Can Fontan Conversion for Patients Without Late Fontan Complications be Justified?

Ann Thorac Surg. 2017 Jun;103(6):1963-1968. doi: 10.1016/j.athoracsur.2016.11.062. Epub 2017 Feb 24.

Abstract

Background: Fontan conversion from a classic Fontan operation such as atriopulmonary connection to total cavopulmonary connection with antiarrhythmia surgery is currently not indicated for patients without any late Fontan complications.

Methods: Thirty-two consecutive patients who underwent Fontan conversion between 1991 and 2012 were divided into 2 groups by the presence (group 1: n = 25, atrial tachyarrhythmia [AT] in 24 and protein-losing enteropathy in 4) or absence (group 2: n = 7) of late Fontan complications, and the surgical outcomes were retrospectively compared. During the study period, heart transplantation was not indicated for patients with failed Fontan circulation in Japan.
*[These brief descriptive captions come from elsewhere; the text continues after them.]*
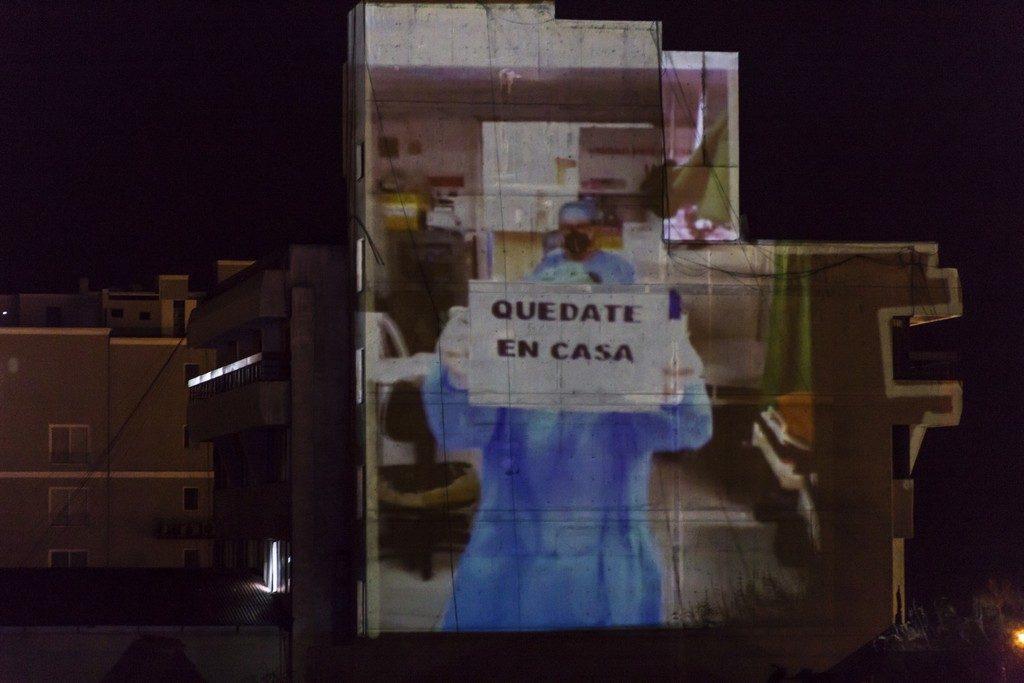 Foto de VJs de Perú y Argentina iluminaron sus ciudades con mensajes de apoyo y llamado a la acción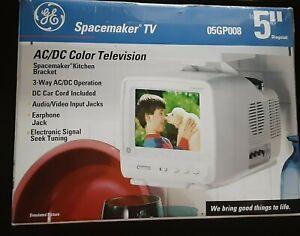 "1996 GE Spacemaker 5"" AC/DC Color TV Under Cabinet Original Box Vintage READ"
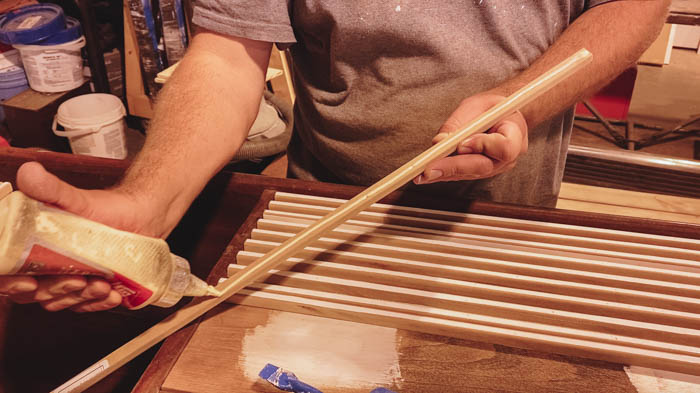 Glueing slats to wood furniture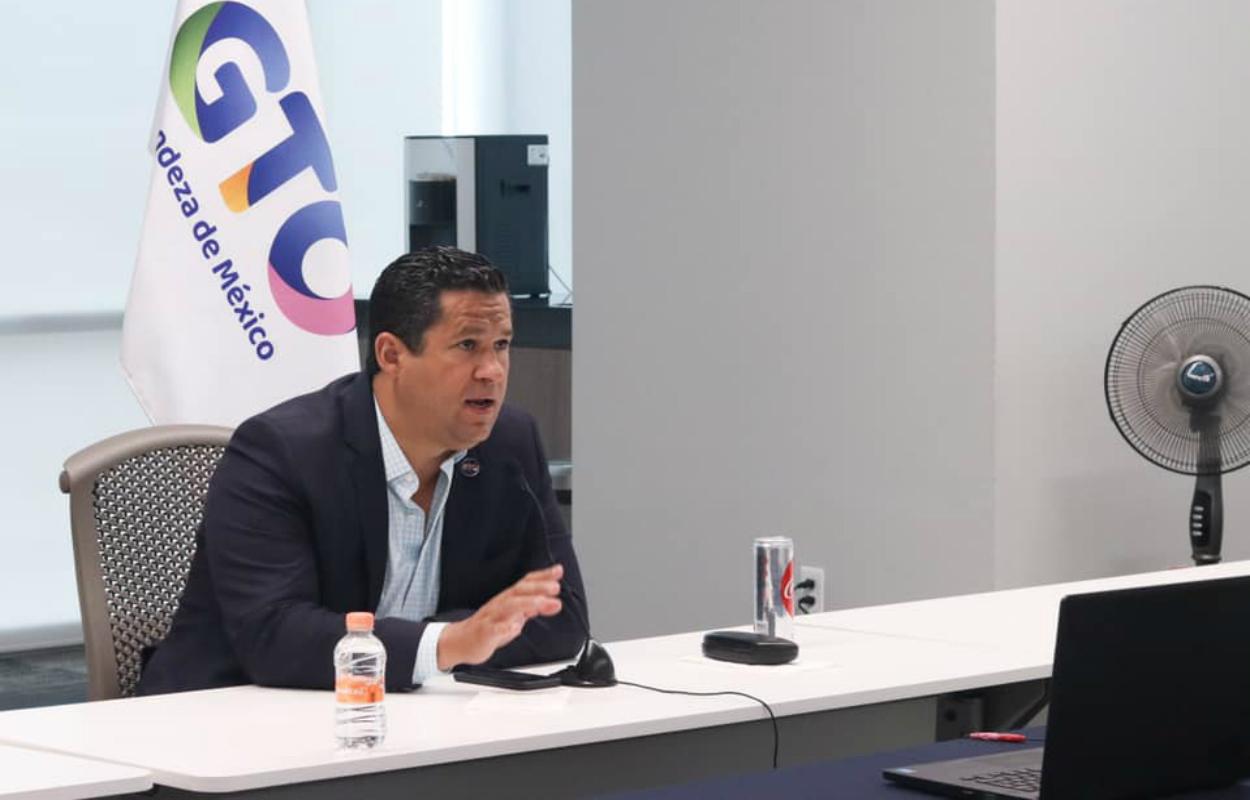 Diego Sinhue exige a la CFE reducir el precio de la luz por la crisis del Covid-19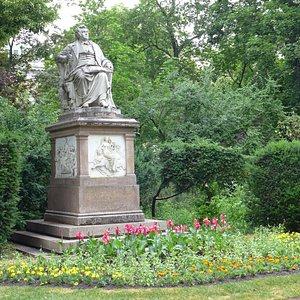 Schubert Statue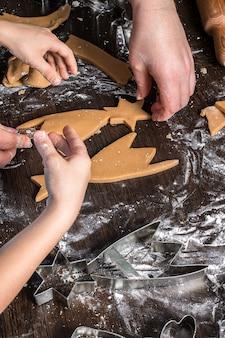 Corte a massa em formas diferentes. pão de natal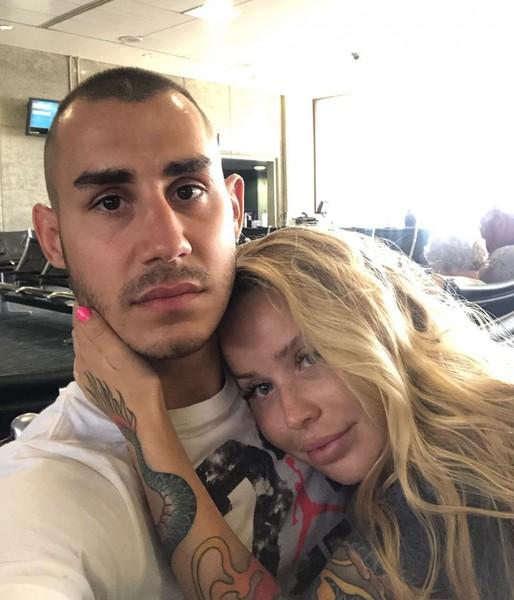 Максим Дадашев с женой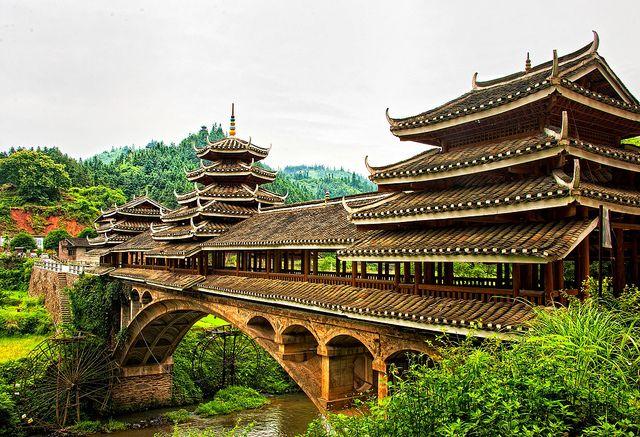 Chengyang Bridge by Julie Vagts, via Flickr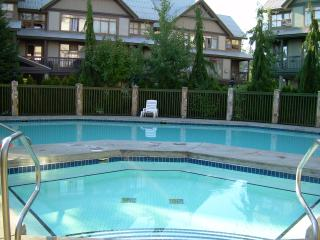Stoney Creek Northstar - Pool & Shared Hot Tub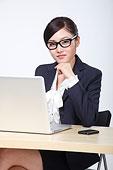 女秘书公司p_女秘书遭潜规则图图_老板潜规则女秘书 ...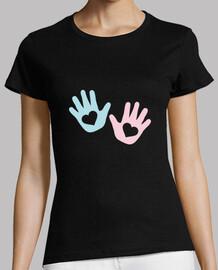 corazón de manos de bebe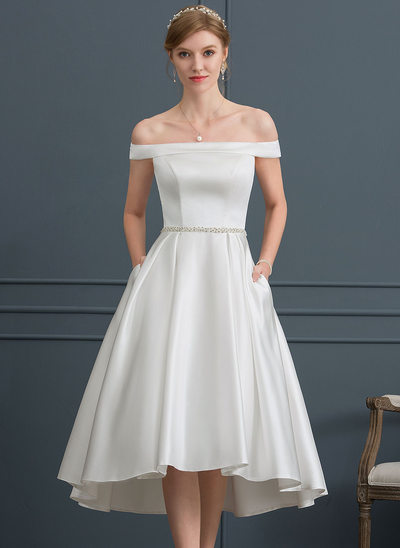 Ballkjole/Prinsesse Off-the-Shoulder Asymmetrisk Satin Brudekjole med Profilering Lommer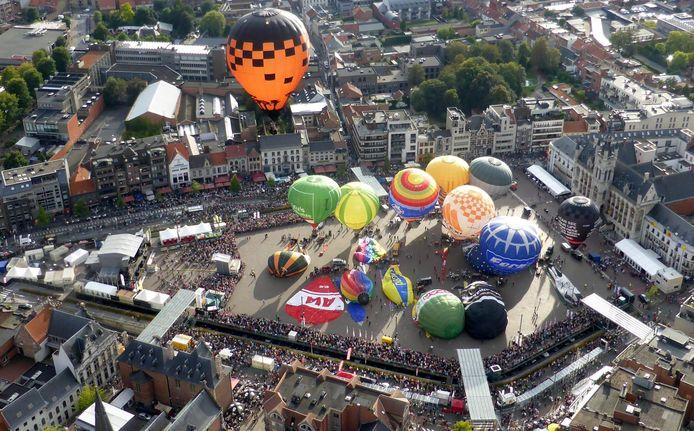 De Vredefeesten vinden begin september wel plaats, maar zonder luchtballonnen op de Grote Markt.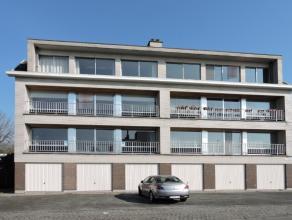 Op het eerste verdiep bevindt zich dit gezellig appartement met een lichtrijke leefruimte, ruime inkomhal, 3 grote slaapkamers, berging, keuken en bad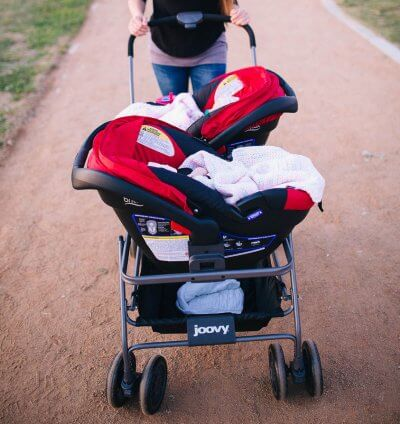 Joovy Twin Roo+ - Car seats can face the same or opposite direction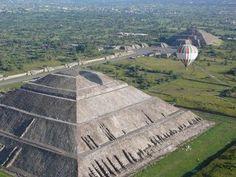 Pirámides, templos, juegos de pelota y centros ceremoniales, son parte de los vestigios arqueológicos que se localizan por todo el territori...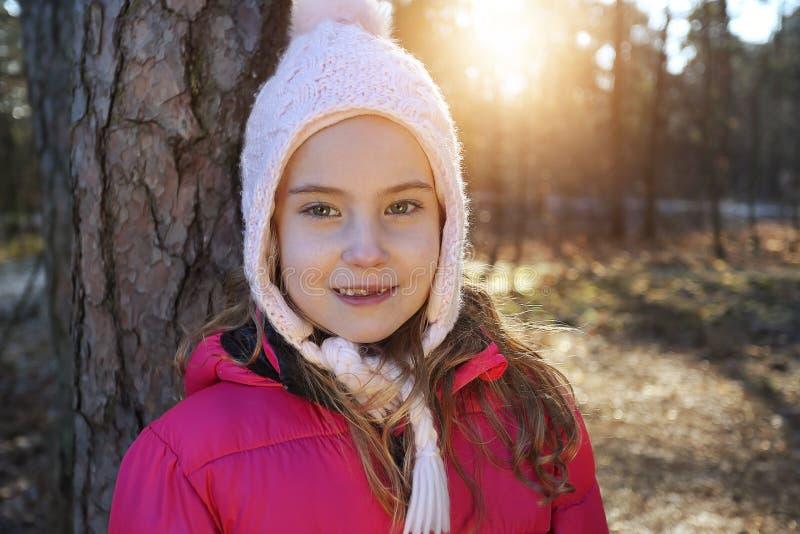 冬天盖帽的女孩 库存图片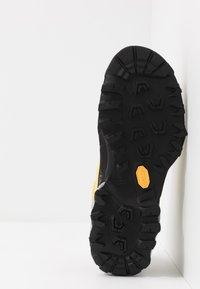 La Sportiva - TX5 LOW WOMAN GTX - Hiking shoes - celery/cloud - 4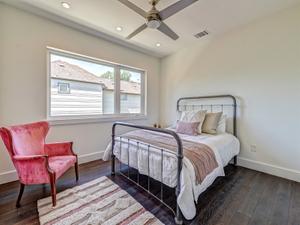 78704-panacea-home-guest-bedroom-staging.jpg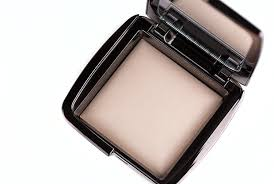 hourglass ambient lighting powder review hourglass ambient lighting powder dim light review photos swatches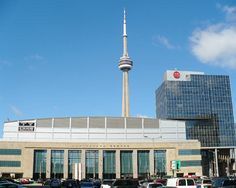 Our Air Canada Centre Arena Guide below provides all of the information you need to know when visiting this beautiful arena in Toronto, Ontario! Air Canada Centre, Cities In Germany, Germany Travel, Food Canada, Nba Arenas, Holidays Germany, Luxembourg Gardens, Visit Morocco, Visit Canada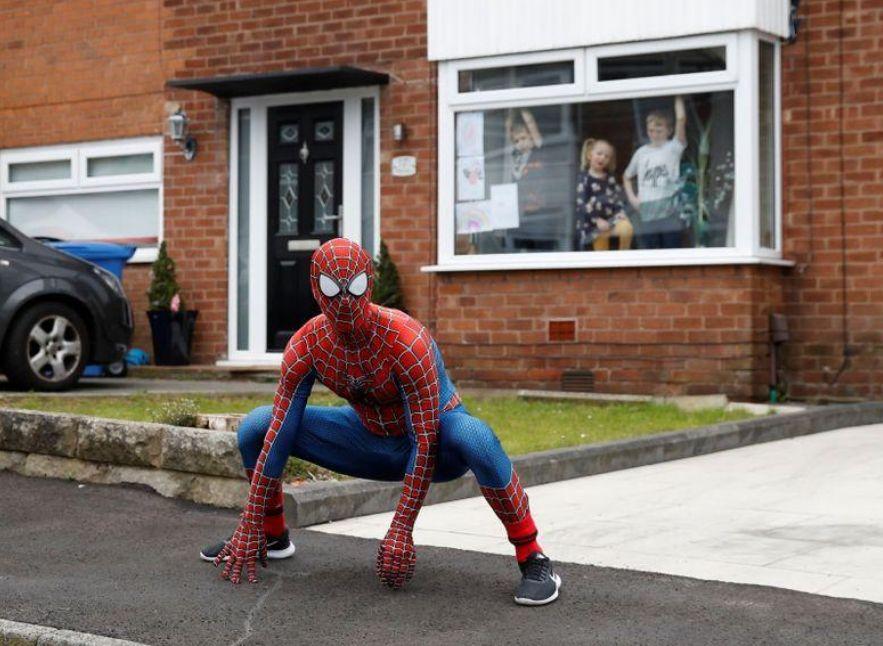 Aksi 'Spider-Man' Hibur Anak-anak yang Bosan di Rumah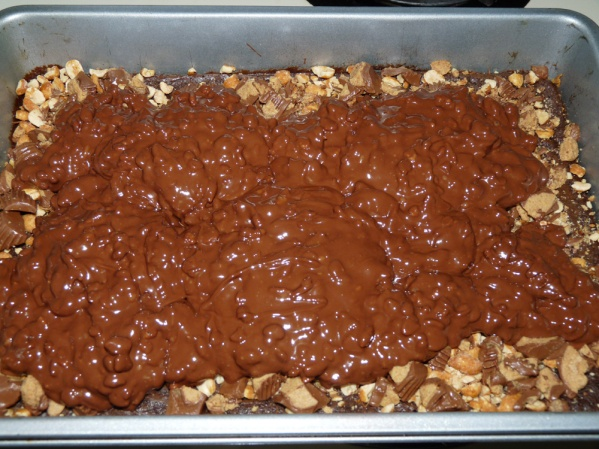 Melt chips, butter and peanut butter, stir in cereal and spread over pan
Results: The mean follow-up period was 6.2 ± 3.7 years in group 1 and 4.6 ± 3.8 years in group 2 (p = 0.29). Overall survival rate at 10 years after conversion was 71% in group 1 and 100% in group 2 (p = 0.12). Whereas preoperative AT and protein-losing enteropathy remained after conversion in 8 patients (33%) and all 4 patients (100%), respectively, in group 1, neither were observed in group 2. Cardiac catheter examinations presurgery (n = 32) at 1 year (n = 28), and at 5 years (n = 19) after the conversion showed that the cardiac index significantly and similarly improved in both groups after the conversion, and maintained for at least 5 years.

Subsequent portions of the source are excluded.